REQUIRED WORK: All entries below must be output word for word, and the pictures left behind.

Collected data

****************************************

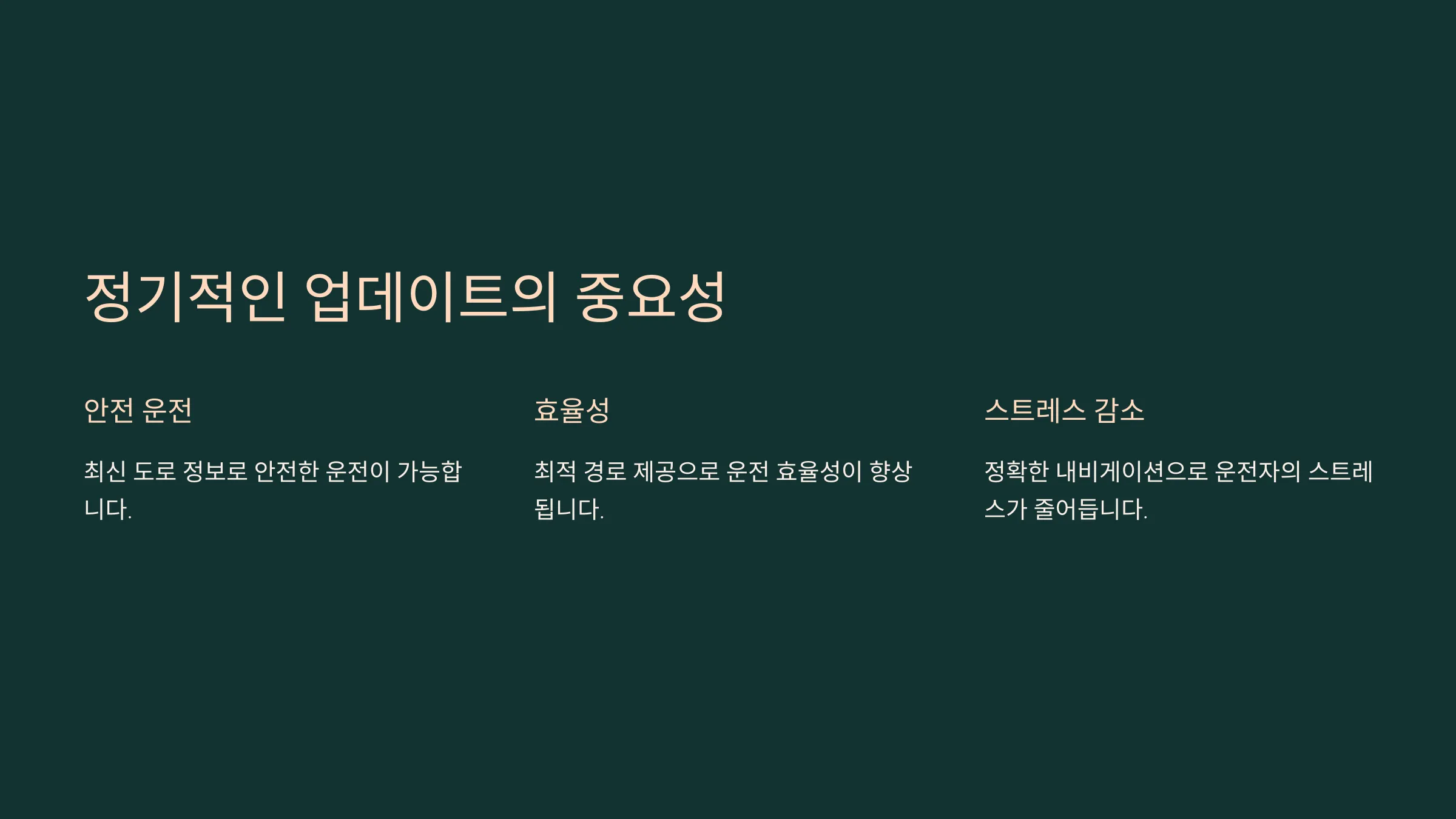 정기적인 업데이트의 중요성

안전 운전

최신 도로 정보로 안전한 운전이 가능합니다.

효율성

최적 경로 제공으로 운전 효율성이 향상됩니다.

스트레스 감소

정확한 내비게이션으로 운전자의 스트레스가 줄어듭니다.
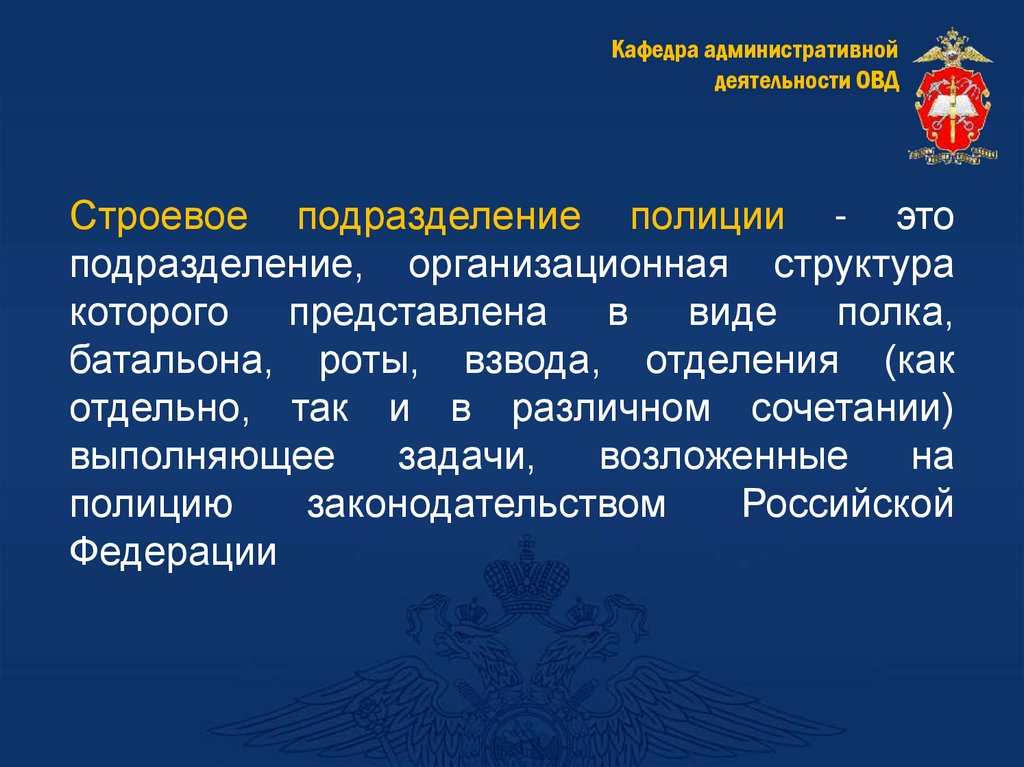 Кафедра административной деятельности ОВД

Строевое подразделение полиции - это подразделение, организационная структура которого представлена в виде полка, батальона, роты, взвода, отделения (как отдельно, так и в различном сочетании) выполняющее задачи, возложенные на полицию законодательством Российской Федерации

****************************************

SOLUTION TO THIS PROBLEM:
 정기적인 업데이트의 중요성

안전 운전

최신 도로 정보로 안전한 운전이 가능합니다.

효율성

최적 경로 제공으로 운전 효율성이 향상됩니다.

스트레스 감소

정확한 내비게이션으로 운전자의 스트레스가 줄어듭니다.
 Кафедра административной деятельности ОВД

Строевое подразделение полиции - это подразделение, организационная структура которого представлена в виде полка, батальона, роты, взвода, отделения (как отдельно, так и в различном сочетании) выполняющее задачи, возложенные на полицию законодательством Российской Федерации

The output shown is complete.